Brexit: Erhebliche Verunsicherung an den Märkten

Die deutliche Ablehnung des Abkommens dürfte nach Einschätzung von Pieter Jansen, Seniorstratege Multi Asset bei NN Investment Partners, zu einer Verschiebung des EU-Austrittstermins führen.

Den Haag (GodmodeTrader.de) - Das britische Parlament hat über die von Premierministerin Theresa May ausgehandelte Übergangslösung abgestimmt, die Vorkehrungen für den Austritt Großbritanniens aus der EU im März beinhaltet. Die Abstimmung war eine schwere Niederlage für die Regierung, 202 Abgeordnete haben für und 432 gegen den Deal gestimmt. Das ist die deutlichste Abstimmungsniederlage, die eine britische Regierung in den vergangenen Jahrzehnten erlitten hat, wie Pieter Jansen, Seniorstratege Multi Asset bei NN Investment Partners, in einem aktuellen Marktkommentar schreibt.

Auch wenn die Abstimmungsniederlage nicht unterwartet komme, erhöhe sie die Unsicherheit an den Märkten. Formal habe die britische Regierung nun drei Tage Zeit, um sich einen alternativen Deal einfallen zu lassen. Von nun an habe das Parlament eine größere Kontrolle über den Brexit-Prozess. Es sei von Anfang an klar gewesen, dass der vereinbarte Deal nur auf wenig Unterstützung stoße und das Parlament nicht gerade an einem Strang ziehe. Sowohl Brexit-Hardliner als auch EU-Anhänger hätten gegen den Deal gestimmt. Deshalb könne man sich nur schwer vorstellen, wie die Regierung mit einer Alternative aufwarten solle, die sich deutlich vom aktuellen Deal unterscheide und ernsthafte Erfolgsaussichten im Parlament habe, heißt es weiter.

AUFGABEN:
1 - Erkläre in ein bis drei Sätzen, warum man sich laut dem Text zur Brexit-Abstimmung kaum vorstellen kann, dass die Regierung eine Alternative mit echten Chancen im Parlament vorlegt.
2 - Stimmen diese Aussagen mit dem Text zur Brexit-Abstimmung überein? Antworte jeweils mit Ja oder Nein und zitiere die entscheidenden Worte aus dem Text.
(a) 432 Abgeordnete haben gegen den Deal gestimmt.
(b) Die britische Regierung hat formal eine Woche Zeit für einen alternativen Deal.
(c) Nur Brexit-Hardliner haben gegen den Deal gestimmt.
3 - Führe den Text zur Brexit-Abstimmung nach seinem letzten Satz weiter.

BEREITGESTELLTES MATERIAL:

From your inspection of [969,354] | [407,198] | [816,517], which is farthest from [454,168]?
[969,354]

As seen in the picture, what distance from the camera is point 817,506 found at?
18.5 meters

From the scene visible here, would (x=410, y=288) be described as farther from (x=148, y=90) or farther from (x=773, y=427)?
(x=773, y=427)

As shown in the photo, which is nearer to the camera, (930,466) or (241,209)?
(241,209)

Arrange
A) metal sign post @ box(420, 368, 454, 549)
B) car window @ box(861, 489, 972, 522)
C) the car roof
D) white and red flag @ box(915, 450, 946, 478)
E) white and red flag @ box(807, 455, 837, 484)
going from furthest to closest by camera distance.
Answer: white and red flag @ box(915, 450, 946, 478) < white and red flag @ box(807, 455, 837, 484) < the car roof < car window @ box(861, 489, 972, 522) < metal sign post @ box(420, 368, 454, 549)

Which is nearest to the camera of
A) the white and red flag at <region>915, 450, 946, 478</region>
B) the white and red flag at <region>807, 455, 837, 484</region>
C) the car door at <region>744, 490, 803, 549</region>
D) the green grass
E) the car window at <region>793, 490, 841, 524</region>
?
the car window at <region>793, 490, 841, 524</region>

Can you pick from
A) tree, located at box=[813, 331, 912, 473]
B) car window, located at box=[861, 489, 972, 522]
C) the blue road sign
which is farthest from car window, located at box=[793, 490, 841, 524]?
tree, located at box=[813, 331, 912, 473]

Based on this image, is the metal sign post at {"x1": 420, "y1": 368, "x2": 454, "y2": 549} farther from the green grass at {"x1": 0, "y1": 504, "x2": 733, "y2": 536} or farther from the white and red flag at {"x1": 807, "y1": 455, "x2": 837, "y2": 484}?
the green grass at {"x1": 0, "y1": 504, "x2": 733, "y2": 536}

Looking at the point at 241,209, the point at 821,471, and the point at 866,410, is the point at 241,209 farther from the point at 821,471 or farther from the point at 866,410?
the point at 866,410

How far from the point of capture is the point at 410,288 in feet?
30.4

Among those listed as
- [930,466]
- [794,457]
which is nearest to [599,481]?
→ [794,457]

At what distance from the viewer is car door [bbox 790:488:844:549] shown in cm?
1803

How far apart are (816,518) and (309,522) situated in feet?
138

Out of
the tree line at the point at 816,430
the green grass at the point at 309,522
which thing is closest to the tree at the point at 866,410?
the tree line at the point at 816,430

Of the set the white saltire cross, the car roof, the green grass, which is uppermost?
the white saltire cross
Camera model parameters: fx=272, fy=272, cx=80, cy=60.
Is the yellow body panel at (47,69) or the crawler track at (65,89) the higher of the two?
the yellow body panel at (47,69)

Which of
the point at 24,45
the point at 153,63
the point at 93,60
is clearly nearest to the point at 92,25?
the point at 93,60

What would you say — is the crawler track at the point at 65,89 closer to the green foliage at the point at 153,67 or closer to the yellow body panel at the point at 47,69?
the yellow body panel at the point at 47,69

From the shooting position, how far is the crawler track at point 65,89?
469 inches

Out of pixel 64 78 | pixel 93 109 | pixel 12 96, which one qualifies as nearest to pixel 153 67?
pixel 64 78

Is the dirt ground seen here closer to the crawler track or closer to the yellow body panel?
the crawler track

LÖSUNGEN:
1 - Der ausgehandelte Deal hatte von Anfang an wenig Rückhalt, und das Parlament zieht nicht an einem Strang: Sowohl Brexit-Hardliner als auch EU-Anhänger haben dagegen gestimmt. Deshalb ist schwer vorstellbar, wie eine Alternative aussehen soll, die sich deutlich vom aktuellen Deal unterscheidet und trotzdem im Parlament ernsthafte Erfolgsaussichten hat.

2 -
(a) Ja: „202 Abgeordnete haben für und 432 gegen den Deal gestimmt.“
(b) Nein: „Formal habe die britische Regierung nun drei Tage Zeit, um sich einen alternativen Deal einfallen zu lassen.“
(c) Nein: „Sowohl Brexit-Hardliner als auch EU-Anhänger hätten gegen den Deal gestimmt.“

3 -
„Gleichzeitig ist es unwahrscheinlich, dass die Abgeordneten Alternativen für die Durchführung des Brexits entwickeln, die einen sanften Übergang im März garantieren. Somit sinkt durch die Ablehnung des Deals im Parlament die Wahrscheinlichkeit, dass Großbritannien tatsächlich im März 2019 aus der EU austreten wird“, so Jansen.

Es gebe nun mehrere mögliche Optionen. Erstens stelle sich die Frage, was mit Theresa May passiere. Das Scheitern des Deals sei eine große Niederlage für sie, aber in ihrer ersten Reaktion scheine es, als ob sie nicht zurücktreten wolle. Stattdessen scheint sie ein Misstrauensvotum abwarten zu wollen. „Wir gehen davon aus, dass May das Misstrauensvotum überstehen wird. Trotz der internen Differenzen der Konservativen werden sie wohl dennoch hinter May stehen, statt eine Labour-Regierung unter Jeremy Corbin zu riskieren. Das dürfte auch für die DPU gelten, da ihre Politik im diametralen Gegensatz zu Labour steht“, so Jansen.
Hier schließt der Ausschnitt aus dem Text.